This article appeared in Issue 24 of Frontier, the Australian science fiction media magazine
Since his big break in 1995, in which he garnered a Best Supporting Actor Oscar for his unforgettable role in "The Usual Suspects", Kevin Spacey has made a career out of playing smart and well-spoken characters, such as a top cop in "The Negotiator", a cynical suburbanite undergoing a mid-life crisis in "American Beauty", or a disillusioned school teacher in "Pay It Forward". With the opening of "K-Pax" this week, Spacey adds another scene- and line-stealing character to his repertoire, playing a mental patient claiming to be from another planet.
Based on the 1995 Gene Brewer novel of the same name, and eerily similar to the 1986 Argentinean film "Man Facing Southeast (Hombre mirando al sudeste)", "K-Pax" revolves around a gentle yet strange man (Spacey) who shows up in the Psychiatric Institute of Manhattan. He calls himself Prot and claims to be from the planet K-Pax, which is 'located 1000 of your light years away in the constellation of Lyra'. Resistant to aggressive psychotherapy and drug treatment, Prot comes to the attention of Dr. Mark Powell (Jeff Bridges of "The Contender"), who is determined to uncover the truth behind this enigmatic patient.
However, the further Powell digs, the more evidence he uncovers supporting Prot's assertion-- his vital signs are almost comatose, he can 'see' in the ultraviolet spectrum, and he has intimate knowledge of distant stellar phenomena. The situation is further complicated when Prot announces that he will be returning to his home planet of July 27th, and creates a frenzy among the patients by promising to take one person back with him to K-Pax. With only a few weeks to the 27th, Powell has little time to figure out the significance of that date and avoid the potential consequences of its arrival.
The most obvious interpretation of "K-Pax" would be a Christ allegory, with Prot as a Christ figure who tries to impart wisdom to mankind, yet ends up being misunderstood. Indeed, a number of scenes in the film speak to this, such as the furor Prot causes when he tries to 'heal' his fellow patients, or how he leaves a room of leading astrophysicists flabbergasted by his display of advanced knowledge of stellar mechanics. However, religious leanings aside, "K-Pax" is a heartwarming and optimistic modern-day fable in which a man with no family, no past, and no connection to society becomes the catalyst for another to reconnect and better appreciate the family he has long taken for granted.
As the titular character, Spacey does his usual gravelly-voiced magic, while Bridges is credible as Dr. Powell, who uncovers and weighs the evidence as a stand-in for the audience. Meanwhile, solid supporting performances are delivered by Mary McCormack ("Deep Impact") as Powell's neglected wife, Alfre Woodard ("Star Trek: First Contact") as Powell's skeptical boss, David Patrick Kelly ("Heavy") as an obsessive-compulsive fellow patient, and Peter Gerety ("The Legend of Bagger Vance") as a scene-stealing narcissist who thinks everyone 'stinks'.
So is Prot merely a very convincing delusional, or is he really from another planet? In the end, the film rightfully leaves it up to the audience to decide, providing ample evidence for both possibilities (including an intriguing eleventh-hour discovery that Powell makes on the road). Regardless of what you believe in the end, there is little question that "K-Pax" is one of the more intriguing and intelligent offerings to grace the local theater during this fall moviegoing season.

**PROMPT 1**
In the K-Pax review, list the actors named as giving solid supporting performances.
**PROMPT 2**
Repeat a passage of the K-Pax review word for word. Start at the words "This article appeared" and stop after "from another planet.".

**DATA SUPPLIED**
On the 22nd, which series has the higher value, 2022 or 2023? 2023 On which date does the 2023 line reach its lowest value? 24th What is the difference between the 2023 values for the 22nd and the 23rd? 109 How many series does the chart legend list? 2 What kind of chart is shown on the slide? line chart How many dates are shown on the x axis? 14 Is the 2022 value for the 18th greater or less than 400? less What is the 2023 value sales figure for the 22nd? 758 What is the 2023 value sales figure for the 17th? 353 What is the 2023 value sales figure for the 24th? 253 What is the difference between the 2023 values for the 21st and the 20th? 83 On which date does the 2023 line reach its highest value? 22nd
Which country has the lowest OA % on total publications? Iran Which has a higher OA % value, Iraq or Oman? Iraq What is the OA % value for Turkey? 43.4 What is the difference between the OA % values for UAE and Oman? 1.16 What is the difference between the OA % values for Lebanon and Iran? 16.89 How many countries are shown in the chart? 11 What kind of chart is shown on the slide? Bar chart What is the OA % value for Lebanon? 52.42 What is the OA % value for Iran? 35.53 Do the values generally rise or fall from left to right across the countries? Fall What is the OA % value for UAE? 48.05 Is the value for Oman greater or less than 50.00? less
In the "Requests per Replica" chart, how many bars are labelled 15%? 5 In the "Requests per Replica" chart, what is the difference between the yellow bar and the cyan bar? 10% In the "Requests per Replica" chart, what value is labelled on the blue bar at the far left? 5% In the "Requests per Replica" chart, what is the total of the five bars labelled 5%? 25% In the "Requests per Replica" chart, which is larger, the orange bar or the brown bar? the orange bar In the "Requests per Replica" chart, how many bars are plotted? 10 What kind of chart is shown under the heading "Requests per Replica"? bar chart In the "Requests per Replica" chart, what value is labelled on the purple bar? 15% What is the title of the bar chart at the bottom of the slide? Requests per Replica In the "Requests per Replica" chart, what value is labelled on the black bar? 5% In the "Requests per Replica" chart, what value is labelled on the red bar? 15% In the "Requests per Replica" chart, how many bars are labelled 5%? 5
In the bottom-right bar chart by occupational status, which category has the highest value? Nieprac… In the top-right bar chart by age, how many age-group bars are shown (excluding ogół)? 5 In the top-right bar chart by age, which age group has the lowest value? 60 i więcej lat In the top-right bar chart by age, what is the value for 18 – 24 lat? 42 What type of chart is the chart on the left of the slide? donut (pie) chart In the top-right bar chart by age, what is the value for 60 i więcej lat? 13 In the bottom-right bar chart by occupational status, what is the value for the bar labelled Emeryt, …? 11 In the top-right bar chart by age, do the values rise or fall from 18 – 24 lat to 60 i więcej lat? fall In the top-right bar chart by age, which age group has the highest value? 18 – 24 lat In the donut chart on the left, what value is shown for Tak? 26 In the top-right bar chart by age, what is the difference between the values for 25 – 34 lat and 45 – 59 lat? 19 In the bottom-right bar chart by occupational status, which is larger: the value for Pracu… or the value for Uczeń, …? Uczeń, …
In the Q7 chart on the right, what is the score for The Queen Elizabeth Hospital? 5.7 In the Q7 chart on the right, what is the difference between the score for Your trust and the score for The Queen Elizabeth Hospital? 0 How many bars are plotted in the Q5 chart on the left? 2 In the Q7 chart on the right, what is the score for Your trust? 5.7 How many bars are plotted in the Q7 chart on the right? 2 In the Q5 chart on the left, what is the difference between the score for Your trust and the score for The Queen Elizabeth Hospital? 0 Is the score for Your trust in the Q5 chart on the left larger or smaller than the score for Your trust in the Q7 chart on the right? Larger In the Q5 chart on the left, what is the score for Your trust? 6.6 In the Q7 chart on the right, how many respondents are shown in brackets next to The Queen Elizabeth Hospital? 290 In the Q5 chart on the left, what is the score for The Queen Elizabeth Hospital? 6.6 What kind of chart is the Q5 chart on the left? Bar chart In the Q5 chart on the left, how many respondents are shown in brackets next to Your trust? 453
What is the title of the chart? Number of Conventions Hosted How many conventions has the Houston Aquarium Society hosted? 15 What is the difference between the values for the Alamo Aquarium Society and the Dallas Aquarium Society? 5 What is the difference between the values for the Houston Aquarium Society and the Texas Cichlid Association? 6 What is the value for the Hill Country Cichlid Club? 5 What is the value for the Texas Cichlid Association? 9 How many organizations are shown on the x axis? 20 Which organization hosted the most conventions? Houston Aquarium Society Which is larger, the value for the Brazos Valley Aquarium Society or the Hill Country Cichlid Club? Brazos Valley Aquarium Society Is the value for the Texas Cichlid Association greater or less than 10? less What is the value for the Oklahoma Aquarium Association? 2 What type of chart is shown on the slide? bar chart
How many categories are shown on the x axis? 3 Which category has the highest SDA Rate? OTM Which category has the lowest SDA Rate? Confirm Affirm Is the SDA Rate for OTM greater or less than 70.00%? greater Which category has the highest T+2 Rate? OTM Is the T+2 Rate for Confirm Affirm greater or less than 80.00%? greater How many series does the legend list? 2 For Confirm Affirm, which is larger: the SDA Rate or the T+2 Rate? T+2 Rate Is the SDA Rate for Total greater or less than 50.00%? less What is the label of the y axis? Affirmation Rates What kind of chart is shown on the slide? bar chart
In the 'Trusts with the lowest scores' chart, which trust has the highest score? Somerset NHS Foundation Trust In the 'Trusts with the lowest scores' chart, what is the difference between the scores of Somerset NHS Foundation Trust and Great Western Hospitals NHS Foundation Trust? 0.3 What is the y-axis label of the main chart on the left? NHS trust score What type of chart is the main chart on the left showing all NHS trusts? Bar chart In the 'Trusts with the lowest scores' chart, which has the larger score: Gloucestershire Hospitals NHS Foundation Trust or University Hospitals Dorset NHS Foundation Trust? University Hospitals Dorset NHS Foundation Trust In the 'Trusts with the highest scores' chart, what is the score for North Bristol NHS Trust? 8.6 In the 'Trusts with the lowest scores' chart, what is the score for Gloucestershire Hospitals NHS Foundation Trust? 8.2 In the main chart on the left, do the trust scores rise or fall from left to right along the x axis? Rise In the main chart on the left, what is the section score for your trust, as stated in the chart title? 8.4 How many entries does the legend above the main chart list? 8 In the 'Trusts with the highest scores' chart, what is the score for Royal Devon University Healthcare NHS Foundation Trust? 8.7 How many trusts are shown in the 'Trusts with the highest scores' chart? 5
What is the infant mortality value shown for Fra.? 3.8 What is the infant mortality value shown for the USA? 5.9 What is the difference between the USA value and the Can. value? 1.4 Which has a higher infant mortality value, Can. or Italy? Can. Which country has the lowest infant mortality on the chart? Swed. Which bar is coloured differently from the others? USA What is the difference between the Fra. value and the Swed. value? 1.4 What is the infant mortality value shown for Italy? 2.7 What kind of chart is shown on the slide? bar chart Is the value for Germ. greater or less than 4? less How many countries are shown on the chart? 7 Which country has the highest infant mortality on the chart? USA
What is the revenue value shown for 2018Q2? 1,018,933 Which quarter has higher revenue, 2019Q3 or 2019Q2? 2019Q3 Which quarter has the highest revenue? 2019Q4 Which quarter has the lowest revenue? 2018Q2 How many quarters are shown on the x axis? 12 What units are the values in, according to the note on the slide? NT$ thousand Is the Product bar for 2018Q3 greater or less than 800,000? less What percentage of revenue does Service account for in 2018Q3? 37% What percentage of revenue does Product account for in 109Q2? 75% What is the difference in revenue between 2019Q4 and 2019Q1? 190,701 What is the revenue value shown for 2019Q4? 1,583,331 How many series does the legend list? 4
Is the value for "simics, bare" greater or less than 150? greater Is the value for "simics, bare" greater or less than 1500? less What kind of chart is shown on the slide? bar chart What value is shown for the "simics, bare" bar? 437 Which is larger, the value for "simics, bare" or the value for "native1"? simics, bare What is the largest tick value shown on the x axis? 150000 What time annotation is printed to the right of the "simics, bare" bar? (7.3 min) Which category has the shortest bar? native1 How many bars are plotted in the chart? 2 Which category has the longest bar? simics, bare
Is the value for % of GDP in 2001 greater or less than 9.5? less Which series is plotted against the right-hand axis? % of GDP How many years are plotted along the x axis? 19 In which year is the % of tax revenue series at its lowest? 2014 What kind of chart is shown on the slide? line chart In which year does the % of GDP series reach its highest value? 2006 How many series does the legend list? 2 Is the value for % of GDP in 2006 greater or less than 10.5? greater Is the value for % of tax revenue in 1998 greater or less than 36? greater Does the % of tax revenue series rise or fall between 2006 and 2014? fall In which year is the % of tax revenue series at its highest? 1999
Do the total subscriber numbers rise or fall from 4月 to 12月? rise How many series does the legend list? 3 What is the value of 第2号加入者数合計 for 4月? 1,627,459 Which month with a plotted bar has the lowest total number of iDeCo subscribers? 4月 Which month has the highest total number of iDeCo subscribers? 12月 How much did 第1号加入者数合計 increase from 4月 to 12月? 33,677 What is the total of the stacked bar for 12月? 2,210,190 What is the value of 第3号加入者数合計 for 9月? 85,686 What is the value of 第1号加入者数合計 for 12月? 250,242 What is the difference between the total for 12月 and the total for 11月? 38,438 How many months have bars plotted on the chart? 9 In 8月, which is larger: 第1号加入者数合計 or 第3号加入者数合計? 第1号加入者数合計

**OUTPUT 1**
Mary McCormack
Alfre Woodard
David Patrick Kelly
Peter Gerety

**OUTPUT 2**
This article appeared in Issue 24 of Frontier, the Australian science fiction media magazine
Since his big break in 1995, in which he garnered a Best Supporting Actor Oscar for his unforgettable role in "The Usual Suspects", Kevin Spacey has made a career out of playing smart and well-spoken characters, such as a top cop in "The Negotiator", a cynical suburbanite undergoing a mid-life crisis in "American Beauty", or a disillusioned school teacher in "Pay It Forward". With the opening of "K-Pax" this week, Spacey adds another scene- and line-stealing character to his repertoire, playing a mental patient claiming to be from another planet.